Instruções do exercício ::
Dê continuidade à notícia sobre os custos dos insumos do leite cru no Rio Grande do Sul, começando logo após a última frase apresentada.

Texto do exercício ::

O Índice de Insumos para Produção de Leite Cru (ILC) do Rio Grande do Sul registrou alta de 2,1% em setembro, conforme levantamento divulgado, na última semana, pela Farsul. Os principais fatores para o aumento foram os custos com concentrado, silagem e energia elétrica.
Este é o quinto aumento do ILC em 2024, interrompendo a deflação de 0,9% registrada em agosto. O índice considera uma cesta de produtos que representam 80% dos custos na produção do leite cru. No período, o milho teve alta de 7,7%, enquanto o aumento no preço da soja elevou os gastos com alimentação animal.
A alta foi amenizada por uma queda de 2,9% no preço dos fertilizantes, reflexo da desvalorização do barril de petróleo. No entanto, o custo da energia elétrica continua em alta, acumulando sete aumentos consecutivos e totalizando 9,98% no período.

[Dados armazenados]

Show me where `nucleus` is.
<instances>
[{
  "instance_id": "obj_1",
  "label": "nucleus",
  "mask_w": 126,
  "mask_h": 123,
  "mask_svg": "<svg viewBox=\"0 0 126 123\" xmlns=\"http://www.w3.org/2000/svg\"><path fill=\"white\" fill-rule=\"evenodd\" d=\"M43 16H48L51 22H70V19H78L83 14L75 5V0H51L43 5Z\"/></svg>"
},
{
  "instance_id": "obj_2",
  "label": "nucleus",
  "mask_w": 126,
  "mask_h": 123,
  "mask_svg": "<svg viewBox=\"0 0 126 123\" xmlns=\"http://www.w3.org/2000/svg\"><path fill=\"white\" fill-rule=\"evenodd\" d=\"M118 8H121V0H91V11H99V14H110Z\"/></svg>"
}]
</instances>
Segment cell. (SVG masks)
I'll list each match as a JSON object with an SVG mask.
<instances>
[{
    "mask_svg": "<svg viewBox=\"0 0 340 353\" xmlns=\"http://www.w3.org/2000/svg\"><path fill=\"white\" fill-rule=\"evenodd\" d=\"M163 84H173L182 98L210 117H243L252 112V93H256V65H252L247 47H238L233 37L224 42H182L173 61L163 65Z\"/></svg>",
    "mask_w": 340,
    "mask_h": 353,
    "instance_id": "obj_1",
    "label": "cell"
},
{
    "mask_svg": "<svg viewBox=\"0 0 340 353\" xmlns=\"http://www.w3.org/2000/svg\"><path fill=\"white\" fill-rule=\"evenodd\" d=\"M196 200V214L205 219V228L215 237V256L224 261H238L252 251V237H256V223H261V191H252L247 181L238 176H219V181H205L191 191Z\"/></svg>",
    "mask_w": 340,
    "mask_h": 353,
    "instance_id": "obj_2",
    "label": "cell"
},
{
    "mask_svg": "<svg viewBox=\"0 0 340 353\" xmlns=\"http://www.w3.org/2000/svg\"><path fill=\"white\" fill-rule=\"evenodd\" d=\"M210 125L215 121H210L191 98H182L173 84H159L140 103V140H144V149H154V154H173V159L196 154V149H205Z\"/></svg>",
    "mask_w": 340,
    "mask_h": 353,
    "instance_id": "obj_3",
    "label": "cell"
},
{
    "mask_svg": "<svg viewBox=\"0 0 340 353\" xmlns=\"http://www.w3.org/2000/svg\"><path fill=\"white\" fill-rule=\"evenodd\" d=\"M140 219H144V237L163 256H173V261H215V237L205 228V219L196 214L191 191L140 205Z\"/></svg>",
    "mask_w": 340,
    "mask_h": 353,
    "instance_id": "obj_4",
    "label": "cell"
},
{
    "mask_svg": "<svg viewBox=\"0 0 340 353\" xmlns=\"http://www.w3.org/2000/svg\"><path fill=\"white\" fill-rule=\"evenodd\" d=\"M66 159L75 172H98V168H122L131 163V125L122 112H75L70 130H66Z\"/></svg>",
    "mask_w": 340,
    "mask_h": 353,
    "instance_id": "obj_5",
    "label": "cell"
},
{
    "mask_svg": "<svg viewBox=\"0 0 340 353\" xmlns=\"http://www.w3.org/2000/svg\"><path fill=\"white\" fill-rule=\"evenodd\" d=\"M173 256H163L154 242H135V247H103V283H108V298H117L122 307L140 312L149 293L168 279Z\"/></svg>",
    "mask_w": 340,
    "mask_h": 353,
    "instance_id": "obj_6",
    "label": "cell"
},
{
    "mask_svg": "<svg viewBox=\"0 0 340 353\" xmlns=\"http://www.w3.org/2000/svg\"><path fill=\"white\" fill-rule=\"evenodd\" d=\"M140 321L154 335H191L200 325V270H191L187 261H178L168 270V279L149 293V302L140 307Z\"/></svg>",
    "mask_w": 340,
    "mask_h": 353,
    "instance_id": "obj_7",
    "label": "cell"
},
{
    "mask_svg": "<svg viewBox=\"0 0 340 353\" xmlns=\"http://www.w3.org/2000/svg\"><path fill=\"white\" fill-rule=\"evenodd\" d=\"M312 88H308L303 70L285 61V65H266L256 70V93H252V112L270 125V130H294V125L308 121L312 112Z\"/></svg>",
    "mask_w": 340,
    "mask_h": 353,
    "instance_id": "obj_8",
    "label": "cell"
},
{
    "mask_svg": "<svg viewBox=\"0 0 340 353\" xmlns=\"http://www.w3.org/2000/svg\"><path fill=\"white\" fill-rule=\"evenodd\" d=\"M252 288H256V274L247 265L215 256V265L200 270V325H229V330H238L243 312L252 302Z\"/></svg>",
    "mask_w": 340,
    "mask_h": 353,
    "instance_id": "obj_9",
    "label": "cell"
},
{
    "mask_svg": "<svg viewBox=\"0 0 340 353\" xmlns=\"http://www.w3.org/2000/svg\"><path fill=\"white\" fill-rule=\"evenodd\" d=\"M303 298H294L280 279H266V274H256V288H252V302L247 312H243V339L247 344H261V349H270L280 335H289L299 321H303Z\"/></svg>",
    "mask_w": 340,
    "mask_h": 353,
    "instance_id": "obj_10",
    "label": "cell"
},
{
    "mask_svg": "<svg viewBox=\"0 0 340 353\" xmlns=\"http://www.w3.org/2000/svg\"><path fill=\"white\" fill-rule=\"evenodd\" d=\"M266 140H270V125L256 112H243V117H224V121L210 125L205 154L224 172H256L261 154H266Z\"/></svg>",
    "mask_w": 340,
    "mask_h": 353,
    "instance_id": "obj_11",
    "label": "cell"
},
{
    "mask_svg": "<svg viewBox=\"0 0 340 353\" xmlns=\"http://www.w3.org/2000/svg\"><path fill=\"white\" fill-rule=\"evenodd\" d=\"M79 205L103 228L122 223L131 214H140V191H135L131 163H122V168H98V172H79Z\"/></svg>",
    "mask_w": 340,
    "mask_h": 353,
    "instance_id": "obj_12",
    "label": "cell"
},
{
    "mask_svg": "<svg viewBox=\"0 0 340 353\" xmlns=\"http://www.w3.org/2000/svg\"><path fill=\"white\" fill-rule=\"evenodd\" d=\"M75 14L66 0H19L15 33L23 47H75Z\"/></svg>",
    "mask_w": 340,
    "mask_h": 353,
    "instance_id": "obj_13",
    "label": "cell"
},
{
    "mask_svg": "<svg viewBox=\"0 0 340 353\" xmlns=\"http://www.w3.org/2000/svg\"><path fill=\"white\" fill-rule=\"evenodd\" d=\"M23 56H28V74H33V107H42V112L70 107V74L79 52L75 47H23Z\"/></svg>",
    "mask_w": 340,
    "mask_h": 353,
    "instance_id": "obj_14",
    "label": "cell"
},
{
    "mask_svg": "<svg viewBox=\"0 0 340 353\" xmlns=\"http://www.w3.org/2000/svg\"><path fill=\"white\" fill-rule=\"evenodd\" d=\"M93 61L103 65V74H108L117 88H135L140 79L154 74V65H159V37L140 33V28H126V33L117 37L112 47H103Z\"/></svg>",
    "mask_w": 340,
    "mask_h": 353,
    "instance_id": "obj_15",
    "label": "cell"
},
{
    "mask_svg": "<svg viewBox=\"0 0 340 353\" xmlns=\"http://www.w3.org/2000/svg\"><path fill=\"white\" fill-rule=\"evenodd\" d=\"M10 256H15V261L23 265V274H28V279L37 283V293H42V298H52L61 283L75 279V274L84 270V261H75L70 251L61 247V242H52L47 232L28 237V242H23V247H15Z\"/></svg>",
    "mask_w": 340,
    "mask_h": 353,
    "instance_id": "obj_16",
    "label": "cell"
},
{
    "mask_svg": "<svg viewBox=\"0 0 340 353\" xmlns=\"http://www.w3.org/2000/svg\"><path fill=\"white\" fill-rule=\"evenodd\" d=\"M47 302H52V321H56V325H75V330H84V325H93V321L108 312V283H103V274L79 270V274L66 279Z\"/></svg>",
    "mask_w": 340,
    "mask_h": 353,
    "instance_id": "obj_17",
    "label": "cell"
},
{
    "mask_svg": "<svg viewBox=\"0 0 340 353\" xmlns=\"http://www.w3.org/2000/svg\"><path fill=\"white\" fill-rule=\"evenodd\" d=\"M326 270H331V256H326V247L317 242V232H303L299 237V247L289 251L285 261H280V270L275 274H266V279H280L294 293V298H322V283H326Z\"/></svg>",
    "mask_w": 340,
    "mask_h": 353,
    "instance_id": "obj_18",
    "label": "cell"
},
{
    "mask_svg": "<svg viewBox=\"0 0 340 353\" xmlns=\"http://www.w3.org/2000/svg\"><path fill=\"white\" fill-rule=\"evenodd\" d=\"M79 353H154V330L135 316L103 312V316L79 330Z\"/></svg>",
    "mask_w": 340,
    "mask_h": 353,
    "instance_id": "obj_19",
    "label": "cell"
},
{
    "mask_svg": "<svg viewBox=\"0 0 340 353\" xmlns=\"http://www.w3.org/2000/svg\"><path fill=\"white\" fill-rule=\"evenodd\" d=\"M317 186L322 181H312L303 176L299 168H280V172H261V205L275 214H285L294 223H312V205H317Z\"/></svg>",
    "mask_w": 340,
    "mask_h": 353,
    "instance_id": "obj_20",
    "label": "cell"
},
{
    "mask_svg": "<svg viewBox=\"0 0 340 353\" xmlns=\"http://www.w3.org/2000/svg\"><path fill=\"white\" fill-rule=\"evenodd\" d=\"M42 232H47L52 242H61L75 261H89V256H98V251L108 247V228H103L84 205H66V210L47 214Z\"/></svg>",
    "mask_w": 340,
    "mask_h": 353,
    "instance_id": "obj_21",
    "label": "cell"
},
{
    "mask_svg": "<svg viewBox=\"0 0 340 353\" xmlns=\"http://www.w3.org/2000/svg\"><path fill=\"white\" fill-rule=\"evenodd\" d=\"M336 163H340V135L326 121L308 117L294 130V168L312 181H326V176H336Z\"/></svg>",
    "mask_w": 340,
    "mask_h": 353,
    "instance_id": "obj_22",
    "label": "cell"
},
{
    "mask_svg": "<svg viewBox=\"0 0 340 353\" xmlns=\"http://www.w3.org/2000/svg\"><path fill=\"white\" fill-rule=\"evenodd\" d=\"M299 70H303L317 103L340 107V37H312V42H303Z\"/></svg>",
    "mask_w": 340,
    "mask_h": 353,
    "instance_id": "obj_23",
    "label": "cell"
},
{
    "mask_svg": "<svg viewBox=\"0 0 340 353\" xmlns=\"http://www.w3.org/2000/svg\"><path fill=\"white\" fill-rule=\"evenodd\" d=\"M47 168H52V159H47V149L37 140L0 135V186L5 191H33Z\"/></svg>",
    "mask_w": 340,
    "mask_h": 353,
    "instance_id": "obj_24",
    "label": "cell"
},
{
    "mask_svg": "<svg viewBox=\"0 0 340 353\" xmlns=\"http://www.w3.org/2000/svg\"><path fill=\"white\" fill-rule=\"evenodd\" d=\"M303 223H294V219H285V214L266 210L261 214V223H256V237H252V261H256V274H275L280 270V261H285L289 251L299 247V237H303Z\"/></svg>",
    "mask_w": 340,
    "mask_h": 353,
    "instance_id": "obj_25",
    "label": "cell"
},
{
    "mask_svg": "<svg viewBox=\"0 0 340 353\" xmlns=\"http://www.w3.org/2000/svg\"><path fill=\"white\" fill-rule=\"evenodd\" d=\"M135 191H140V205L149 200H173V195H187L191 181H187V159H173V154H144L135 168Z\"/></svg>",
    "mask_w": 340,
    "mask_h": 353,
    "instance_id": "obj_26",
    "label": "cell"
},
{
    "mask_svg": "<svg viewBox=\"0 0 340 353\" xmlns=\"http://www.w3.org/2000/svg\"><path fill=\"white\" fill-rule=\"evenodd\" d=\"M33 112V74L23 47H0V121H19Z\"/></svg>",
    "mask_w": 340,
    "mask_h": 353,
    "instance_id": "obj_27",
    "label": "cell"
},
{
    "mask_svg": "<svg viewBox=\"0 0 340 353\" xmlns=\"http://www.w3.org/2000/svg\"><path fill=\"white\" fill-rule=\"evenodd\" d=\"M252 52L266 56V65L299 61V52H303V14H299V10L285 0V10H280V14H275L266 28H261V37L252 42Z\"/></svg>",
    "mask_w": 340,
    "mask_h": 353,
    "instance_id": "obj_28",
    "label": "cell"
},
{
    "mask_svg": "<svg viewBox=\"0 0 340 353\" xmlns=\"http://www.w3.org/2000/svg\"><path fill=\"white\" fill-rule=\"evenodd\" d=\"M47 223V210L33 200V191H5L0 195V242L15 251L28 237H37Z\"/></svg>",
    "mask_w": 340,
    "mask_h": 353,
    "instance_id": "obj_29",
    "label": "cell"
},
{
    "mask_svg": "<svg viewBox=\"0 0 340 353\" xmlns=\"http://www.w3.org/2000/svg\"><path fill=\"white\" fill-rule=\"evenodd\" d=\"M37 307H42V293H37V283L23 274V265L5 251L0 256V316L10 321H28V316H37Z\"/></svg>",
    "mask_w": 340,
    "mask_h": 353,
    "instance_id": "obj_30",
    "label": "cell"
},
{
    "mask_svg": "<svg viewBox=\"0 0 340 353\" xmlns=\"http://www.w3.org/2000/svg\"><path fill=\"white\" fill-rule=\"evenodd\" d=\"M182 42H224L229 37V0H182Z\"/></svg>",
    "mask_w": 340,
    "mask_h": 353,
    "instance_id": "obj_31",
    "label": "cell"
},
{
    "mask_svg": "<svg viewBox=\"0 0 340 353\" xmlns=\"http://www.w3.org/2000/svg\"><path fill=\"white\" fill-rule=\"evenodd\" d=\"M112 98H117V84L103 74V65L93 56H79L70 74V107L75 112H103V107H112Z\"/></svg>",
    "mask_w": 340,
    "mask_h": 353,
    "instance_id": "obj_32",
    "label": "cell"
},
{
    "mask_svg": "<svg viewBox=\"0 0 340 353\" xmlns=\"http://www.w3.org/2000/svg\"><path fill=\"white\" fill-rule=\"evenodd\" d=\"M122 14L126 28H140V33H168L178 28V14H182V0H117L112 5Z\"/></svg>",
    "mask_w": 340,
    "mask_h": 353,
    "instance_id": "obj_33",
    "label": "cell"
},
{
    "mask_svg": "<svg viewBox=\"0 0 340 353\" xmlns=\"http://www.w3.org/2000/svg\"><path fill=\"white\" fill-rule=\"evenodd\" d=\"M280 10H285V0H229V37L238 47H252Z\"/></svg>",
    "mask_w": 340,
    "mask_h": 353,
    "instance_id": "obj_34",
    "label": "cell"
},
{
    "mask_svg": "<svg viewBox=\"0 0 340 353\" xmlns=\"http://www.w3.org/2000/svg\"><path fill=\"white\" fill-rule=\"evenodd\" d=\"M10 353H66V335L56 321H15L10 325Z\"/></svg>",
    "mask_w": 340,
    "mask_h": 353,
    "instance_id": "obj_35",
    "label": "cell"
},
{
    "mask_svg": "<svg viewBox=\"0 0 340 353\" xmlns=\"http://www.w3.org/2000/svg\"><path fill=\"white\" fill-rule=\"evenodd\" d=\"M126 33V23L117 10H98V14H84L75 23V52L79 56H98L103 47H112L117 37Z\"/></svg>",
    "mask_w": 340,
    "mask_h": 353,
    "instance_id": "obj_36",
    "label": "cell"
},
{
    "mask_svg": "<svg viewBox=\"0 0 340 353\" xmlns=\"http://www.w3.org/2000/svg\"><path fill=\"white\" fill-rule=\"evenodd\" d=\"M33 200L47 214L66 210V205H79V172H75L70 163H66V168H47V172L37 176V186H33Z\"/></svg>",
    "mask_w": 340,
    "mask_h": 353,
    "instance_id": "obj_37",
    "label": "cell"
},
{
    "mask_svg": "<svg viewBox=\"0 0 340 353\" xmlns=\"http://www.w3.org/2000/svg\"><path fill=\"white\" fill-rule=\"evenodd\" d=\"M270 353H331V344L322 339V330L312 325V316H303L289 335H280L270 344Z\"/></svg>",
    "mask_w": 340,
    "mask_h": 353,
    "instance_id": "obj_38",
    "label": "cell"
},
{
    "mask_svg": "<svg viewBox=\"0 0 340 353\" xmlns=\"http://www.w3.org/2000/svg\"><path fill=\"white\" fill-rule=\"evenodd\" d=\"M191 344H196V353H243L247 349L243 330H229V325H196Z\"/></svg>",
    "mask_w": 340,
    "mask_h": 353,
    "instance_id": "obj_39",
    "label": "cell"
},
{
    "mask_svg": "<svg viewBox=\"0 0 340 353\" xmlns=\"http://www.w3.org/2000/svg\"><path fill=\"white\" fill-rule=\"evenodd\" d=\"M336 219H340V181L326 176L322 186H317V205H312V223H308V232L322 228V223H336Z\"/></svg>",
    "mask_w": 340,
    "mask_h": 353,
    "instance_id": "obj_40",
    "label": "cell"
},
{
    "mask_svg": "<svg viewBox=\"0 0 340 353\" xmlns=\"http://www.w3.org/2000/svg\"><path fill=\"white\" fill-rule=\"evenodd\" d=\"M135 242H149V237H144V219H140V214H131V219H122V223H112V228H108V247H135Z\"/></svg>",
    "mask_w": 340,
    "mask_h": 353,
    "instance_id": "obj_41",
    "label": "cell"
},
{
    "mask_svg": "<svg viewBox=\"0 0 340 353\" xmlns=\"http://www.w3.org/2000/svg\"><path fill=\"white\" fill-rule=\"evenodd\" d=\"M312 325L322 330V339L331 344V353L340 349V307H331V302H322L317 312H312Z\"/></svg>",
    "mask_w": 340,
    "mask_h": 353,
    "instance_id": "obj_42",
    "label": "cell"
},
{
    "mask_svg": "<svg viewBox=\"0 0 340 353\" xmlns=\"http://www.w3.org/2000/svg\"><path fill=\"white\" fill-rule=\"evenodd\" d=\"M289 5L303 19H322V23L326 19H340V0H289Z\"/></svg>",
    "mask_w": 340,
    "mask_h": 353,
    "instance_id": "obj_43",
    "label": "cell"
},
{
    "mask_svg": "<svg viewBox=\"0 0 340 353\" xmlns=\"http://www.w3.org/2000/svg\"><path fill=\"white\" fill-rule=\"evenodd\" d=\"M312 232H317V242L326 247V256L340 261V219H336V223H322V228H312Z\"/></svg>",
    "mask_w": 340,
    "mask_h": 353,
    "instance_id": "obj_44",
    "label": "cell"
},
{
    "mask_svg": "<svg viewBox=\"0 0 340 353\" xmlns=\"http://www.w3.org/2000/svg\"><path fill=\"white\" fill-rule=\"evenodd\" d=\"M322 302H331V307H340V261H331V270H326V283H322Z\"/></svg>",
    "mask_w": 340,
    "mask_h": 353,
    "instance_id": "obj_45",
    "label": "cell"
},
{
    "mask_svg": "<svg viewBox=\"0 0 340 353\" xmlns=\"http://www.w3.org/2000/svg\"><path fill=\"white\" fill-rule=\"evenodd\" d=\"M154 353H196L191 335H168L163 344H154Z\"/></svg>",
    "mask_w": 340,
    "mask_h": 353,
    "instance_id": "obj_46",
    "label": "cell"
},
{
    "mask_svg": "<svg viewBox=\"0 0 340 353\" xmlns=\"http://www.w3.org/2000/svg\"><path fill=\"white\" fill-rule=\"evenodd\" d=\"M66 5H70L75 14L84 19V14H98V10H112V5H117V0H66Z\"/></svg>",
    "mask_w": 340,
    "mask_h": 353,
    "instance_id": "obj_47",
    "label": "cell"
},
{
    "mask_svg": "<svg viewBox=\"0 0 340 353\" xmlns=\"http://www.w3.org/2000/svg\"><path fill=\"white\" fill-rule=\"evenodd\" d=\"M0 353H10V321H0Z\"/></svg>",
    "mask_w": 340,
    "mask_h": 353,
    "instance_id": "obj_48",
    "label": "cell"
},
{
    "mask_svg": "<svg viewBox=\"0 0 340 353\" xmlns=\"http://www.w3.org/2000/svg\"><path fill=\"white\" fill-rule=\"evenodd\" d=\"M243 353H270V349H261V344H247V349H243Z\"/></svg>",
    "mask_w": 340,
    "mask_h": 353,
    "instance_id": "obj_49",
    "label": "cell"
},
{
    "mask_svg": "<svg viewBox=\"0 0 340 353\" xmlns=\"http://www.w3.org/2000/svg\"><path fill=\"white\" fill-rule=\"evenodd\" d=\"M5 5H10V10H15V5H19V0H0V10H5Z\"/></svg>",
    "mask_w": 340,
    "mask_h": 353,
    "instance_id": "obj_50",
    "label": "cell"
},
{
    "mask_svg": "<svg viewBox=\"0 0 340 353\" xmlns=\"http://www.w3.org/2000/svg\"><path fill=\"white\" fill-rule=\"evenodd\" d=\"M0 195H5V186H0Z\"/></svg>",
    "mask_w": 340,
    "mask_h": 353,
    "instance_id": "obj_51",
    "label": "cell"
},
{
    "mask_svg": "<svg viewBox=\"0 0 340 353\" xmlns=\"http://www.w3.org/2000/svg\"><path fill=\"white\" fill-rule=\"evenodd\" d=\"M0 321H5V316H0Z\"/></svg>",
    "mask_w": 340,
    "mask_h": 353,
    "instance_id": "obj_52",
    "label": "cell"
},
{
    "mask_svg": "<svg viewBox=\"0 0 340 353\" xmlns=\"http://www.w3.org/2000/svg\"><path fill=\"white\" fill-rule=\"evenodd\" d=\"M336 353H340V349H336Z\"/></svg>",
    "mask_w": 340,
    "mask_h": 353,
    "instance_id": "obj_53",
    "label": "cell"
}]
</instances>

Resposta ao exercício ::
No acumulado do ano, o ILC mantém uma deflação de 3,58%, alinhada com o Índice de Preços Recebidos pelos Produtores Rurais (IIPR), que caiu 7,55% em 2024. Mesmo assim, a Farsul prevê que o ILC feche o ano com inflação, diante de altas acumuladas de insumos como energia elétrica (9,1%), silagem (6,4%) e combustíveis (4,3%).
Para outubro, a projeção da Assessoria Econômica da Farsul, responsável pelo estudo, projeta elevação nos preços da soja e do milho, além de uma possível alta no barril de petróleo e valorização do câmbio, o que deve impactar os preços de fertilizantes e combustíveis e manter a pressão inflacionária.